Domain Bridge: Why This Crossed Domains¶
Key insight: The symptom was a security scanner blocking deployments (security), the root cause was the CI pipeline's stale base image cache causing Trivy to misread the installed package version (devops_tooling), and the fix requires updating the Kubernetes-hosted build infrastructure to refresh the base image cache (kubernetes_ops). This is common because: container image scanning depends on accurate SBOM extraction from image layers. Build caches, multi-stage builds, and layer ordering can cause scanners to report stale package versions. The tension between security gates and deployment velocity is a chronic cross-domain friction point.
Root Cause¶
The CI pipeline caches a base image in the internal registry. This cached base image has an older version of libcurl (8.5.0-2).
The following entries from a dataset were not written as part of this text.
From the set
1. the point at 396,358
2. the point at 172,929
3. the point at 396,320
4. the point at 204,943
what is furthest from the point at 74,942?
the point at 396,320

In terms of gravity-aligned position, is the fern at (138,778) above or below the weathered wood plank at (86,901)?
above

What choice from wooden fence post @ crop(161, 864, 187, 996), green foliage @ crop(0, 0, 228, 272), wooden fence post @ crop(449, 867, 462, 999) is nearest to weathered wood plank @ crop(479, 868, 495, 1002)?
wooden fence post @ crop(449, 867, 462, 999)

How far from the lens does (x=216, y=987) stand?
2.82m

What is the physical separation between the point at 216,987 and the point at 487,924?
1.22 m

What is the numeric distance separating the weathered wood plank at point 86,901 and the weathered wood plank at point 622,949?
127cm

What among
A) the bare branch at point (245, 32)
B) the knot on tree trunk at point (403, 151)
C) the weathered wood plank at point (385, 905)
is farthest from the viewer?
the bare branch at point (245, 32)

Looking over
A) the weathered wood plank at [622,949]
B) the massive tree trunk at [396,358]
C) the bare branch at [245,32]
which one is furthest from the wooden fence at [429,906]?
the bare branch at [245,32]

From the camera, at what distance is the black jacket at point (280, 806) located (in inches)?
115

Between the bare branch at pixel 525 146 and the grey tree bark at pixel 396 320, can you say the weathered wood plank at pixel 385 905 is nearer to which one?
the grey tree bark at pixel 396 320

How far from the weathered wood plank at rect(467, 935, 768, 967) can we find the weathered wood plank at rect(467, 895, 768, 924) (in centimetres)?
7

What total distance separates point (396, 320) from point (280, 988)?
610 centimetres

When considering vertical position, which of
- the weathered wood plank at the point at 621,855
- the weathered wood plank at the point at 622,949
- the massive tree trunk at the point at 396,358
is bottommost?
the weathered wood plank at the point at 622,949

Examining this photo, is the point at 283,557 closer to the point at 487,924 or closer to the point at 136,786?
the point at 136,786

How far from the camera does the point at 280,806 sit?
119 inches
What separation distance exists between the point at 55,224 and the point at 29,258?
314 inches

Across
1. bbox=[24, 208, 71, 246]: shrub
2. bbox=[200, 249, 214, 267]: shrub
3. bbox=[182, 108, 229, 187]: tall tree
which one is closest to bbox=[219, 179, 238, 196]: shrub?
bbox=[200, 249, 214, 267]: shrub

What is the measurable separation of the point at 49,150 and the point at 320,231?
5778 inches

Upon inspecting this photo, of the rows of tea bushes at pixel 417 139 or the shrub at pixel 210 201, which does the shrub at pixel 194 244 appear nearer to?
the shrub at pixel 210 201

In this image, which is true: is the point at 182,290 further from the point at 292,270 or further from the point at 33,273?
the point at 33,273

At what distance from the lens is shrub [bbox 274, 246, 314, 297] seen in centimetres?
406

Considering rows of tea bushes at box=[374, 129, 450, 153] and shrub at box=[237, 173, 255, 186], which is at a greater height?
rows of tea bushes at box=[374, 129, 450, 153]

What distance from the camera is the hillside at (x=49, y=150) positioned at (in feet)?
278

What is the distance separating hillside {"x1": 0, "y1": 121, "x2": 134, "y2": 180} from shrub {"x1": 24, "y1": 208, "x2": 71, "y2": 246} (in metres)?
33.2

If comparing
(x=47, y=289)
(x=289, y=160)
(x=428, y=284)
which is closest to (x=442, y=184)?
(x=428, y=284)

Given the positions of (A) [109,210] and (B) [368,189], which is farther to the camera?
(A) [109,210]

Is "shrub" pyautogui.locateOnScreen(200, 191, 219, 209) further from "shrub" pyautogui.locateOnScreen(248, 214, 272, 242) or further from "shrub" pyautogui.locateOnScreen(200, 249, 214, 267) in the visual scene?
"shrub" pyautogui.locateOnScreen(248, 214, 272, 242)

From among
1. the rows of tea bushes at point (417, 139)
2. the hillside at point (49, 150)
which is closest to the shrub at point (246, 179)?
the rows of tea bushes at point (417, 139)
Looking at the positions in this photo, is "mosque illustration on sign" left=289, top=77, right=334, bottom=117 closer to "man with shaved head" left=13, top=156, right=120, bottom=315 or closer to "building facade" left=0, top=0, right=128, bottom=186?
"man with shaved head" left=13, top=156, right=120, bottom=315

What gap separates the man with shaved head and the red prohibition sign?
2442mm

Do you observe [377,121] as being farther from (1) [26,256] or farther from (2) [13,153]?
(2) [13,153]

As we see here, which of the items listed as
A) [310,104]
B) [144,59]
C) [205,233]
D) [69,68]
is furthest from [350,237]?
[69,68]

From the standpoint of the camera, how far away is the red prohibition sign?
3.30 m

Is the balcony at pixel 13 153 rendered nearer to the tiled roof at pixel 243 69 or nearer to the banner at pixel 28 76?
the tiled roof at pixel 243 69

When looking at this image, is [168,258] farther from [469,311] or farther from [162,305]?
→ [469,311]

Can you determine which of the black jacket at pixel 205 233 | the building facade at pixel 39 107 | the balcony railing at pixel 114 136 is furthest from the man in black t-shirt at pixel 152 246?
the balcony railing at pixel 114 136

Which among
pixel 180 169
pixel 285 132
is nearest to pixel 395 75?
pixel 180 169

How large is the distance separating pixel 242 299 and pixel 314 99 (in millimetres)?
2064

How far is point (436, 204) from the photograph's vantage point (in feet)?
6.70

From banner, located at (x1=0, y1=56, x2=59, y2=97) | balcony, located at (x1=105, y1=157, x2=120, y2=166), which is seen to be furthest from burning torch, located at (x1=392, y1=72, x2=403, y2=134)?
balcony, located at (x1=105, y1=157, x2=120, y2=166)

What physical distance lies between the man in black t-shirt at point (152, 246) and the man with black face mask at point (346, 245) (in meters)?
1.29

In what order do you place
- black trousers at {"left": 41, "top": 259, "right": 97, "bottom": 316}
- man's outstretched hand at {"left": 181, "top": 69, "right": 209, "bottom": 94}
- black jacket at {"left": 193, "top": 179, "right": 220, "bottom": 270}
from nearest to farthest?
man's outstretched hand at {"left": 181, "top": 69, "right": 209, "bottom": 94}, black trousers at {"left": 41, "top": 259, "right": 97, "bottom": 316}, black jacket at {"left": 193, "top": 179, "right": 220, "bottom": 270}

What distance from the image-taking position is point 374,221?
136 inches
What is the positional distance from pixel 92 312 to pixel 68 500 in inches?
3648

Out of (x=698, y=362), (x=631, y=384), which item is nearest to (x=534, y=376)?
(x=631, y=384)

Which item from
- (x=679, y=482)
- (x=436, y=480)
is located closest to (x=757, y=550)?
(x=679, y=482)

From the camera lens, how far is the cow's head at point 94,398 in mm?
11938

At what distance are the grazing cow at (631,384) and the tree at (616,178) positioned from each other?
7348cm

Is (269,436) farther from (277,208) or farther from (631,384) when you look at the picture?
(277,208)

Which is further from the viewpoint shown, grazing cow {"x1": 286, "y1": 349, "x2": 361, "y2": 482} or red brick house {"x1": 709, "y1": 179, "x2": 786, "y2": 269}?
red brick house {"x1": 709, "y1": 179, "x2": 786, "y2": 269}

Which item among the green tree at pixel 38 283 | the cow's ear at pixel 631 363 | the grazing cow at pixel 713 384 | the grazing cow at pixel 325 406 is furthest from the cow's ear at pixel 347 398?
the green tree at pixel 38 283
During the build, apt-get upgrade updates to the fixed version (8.5.0-2+deb12u2), but Trivy reads the package database from the base image layer (which still lists the old version) rather than the final merged state. This is a known Trivy issue with multi-layer Debian package databases, and the stale base image cache exacerbates it.